*Work instruction:*
Please repeat word for word the part of the CAMC text below that runs from "He's had negotiations" to "how to teach.".

==== Text for analysis ====

Dick, a former airline manager who has also owned an aviation maintenance business, reorganized finances at the council and added revenue streams in areas where industry members were begging for help, such as creating training and occupational standards that didn't exist.
The CAMC is now financially self-sustaining, has increased its operating budget fivefold to $3.2 million annually and has added 19 employees for a total of 23. Growth has been so spectacular that Dick admits he's trying to slow things down so as to be better able to take care of the not-for-profit council's 185 industry partners. The partners range from airlines (Air Canada) to colleges (British Columbia Institute of Technology, BCIT) and avionics companies (Canadian Propeller Ltd.).
Today's aviation industry is no longer about invention but about re-engineering, and CAMC, which was established as a sector council in 1991, has rewritten the book on how to maintain flying stock. It creates standards for industry partners and national curricula for technical schools, as well as providing certification for foreign nationals wanting to work in Canada.
International contacts are vital because without enough new, home-grown troops, Canada will have to import technical workers. The offshore links are also helping develop international contracts that could make CAMC the world leader in flight support.
Skill development in Canada is 25 years ahead of any other nation and many of those countries have come calling, Dick says.
He's had negotiations in Asia where airlines often focus on ad-hoc maintenance rather than training. CAMC also is in discussions with Vietnam's government to develop programs specific to the national carrier, Vietnam Airlines. The programs would then be licensed to training institutions, in effect teaching them how to teach.
An even bigger plum is available in China, where the government has asked CAMC to train its aviation people in safety management. There also are continuing negotiations in Singapore and Malaysia and feelers are out in Taiwan, South Africa and South America.
"It works both ways. (Foreign) airlines feel they need us, but Canadian carriers, our partners, also operate in these markets and they want to make sure they get the right services," Dick says.
This guidance is not just for developing countries trying to upgrade their aviation-training skills. Last year, American giant Northwest Airlines, the fourth-largest airline in the world, became the first non-Canadian airline to join CAMC.
"Standards are similar in both countries, but south of the border they've never really dealt with the people side of the equation. They recognized this and wanted to get access to our occupational standards and accreditation services," Dick says.

==== Data for analysis ====

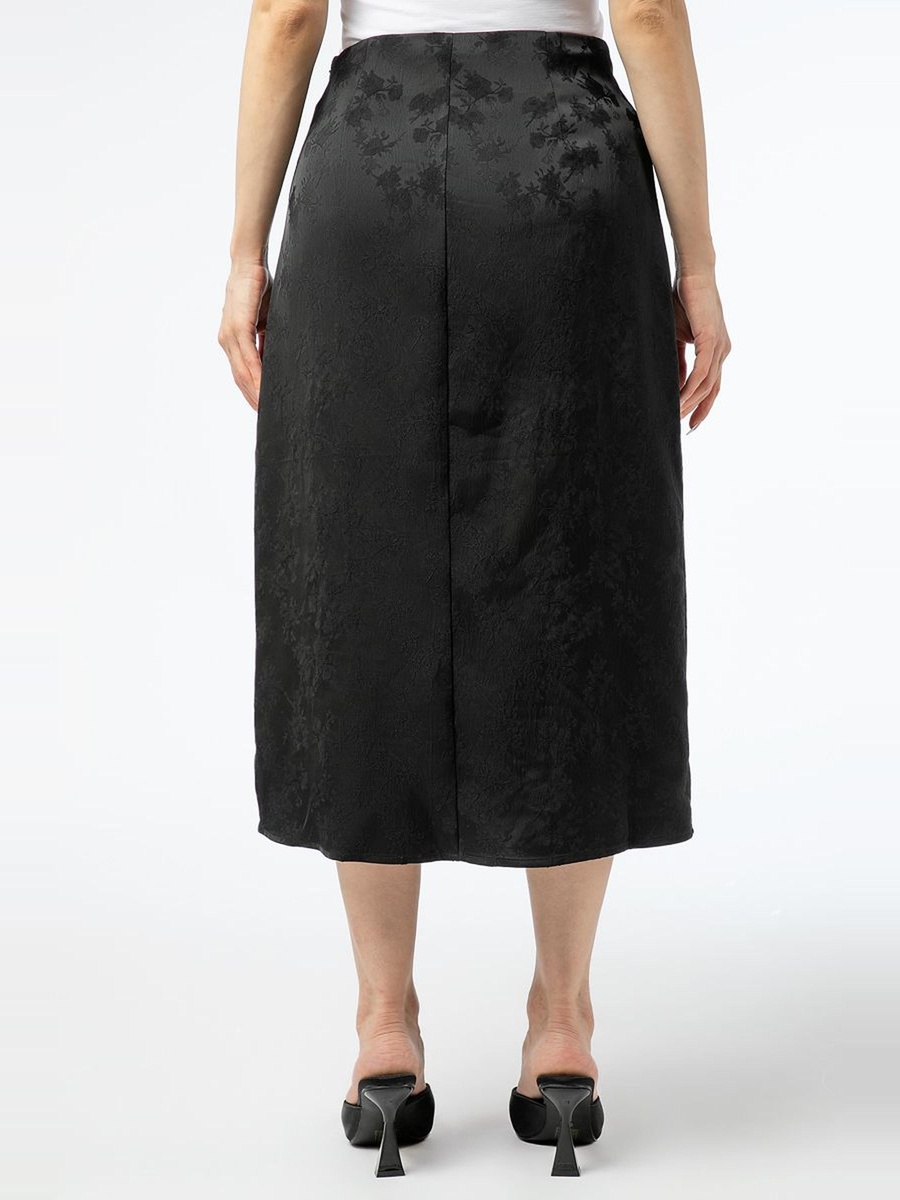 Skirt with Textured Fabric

====
==== Data for analysis ====

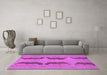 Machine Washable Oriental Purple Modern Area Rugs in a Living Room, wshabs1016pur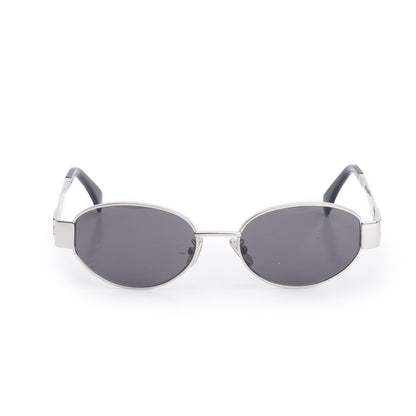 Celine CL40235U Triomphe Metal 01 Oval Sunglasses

====
==== Data for analysis ====

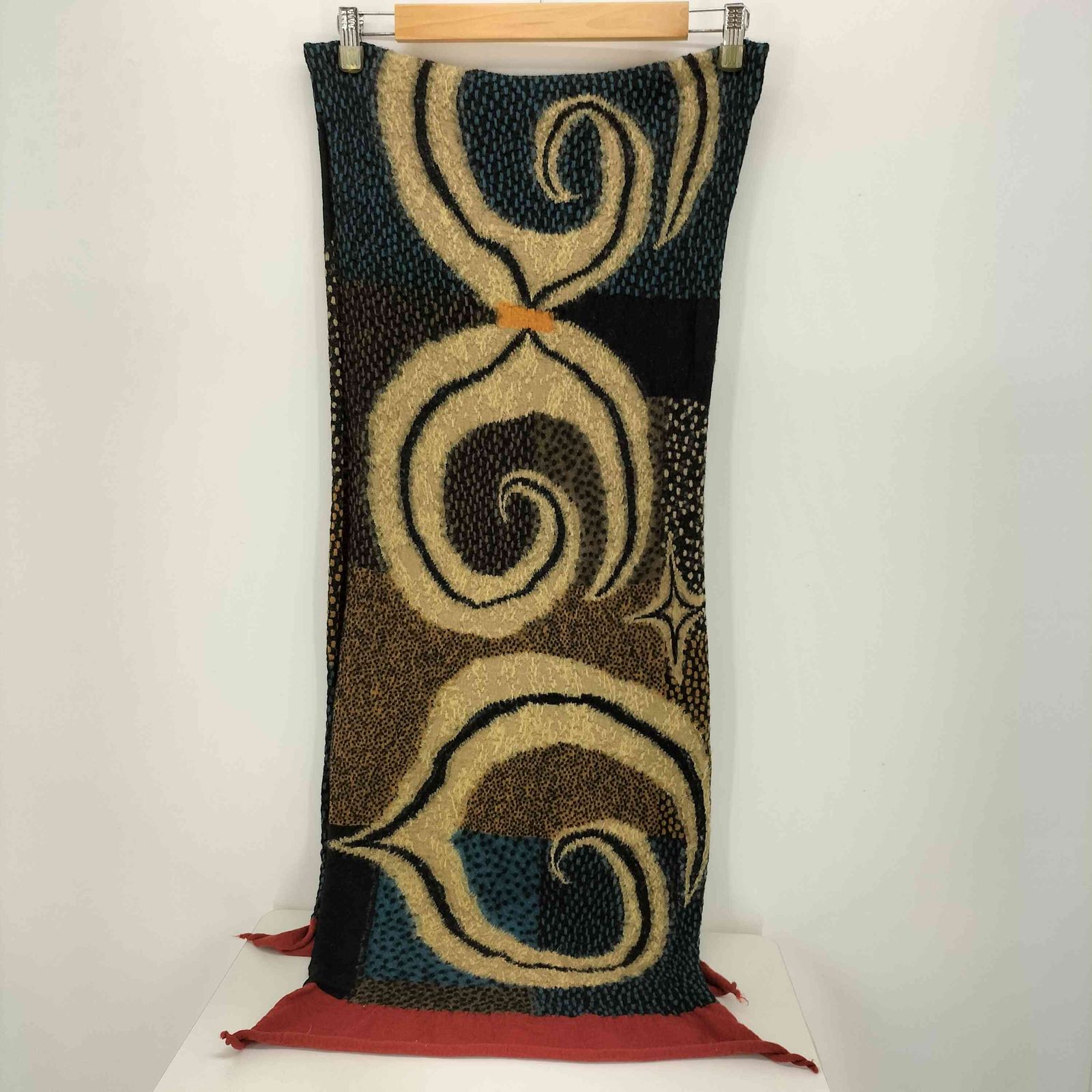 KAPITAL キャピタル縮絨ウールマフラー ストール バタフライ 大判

====

*Expected output:*
He's had negotiations in Asia where airlines often focus on ad-hoc maintenance rather than training. CAMC also is in discussions with Vietnam's government to develop programs specific to the national carrier, Vietnam Airlines. The programs would then be licensed to training institutions, in effect teaching them how to teach.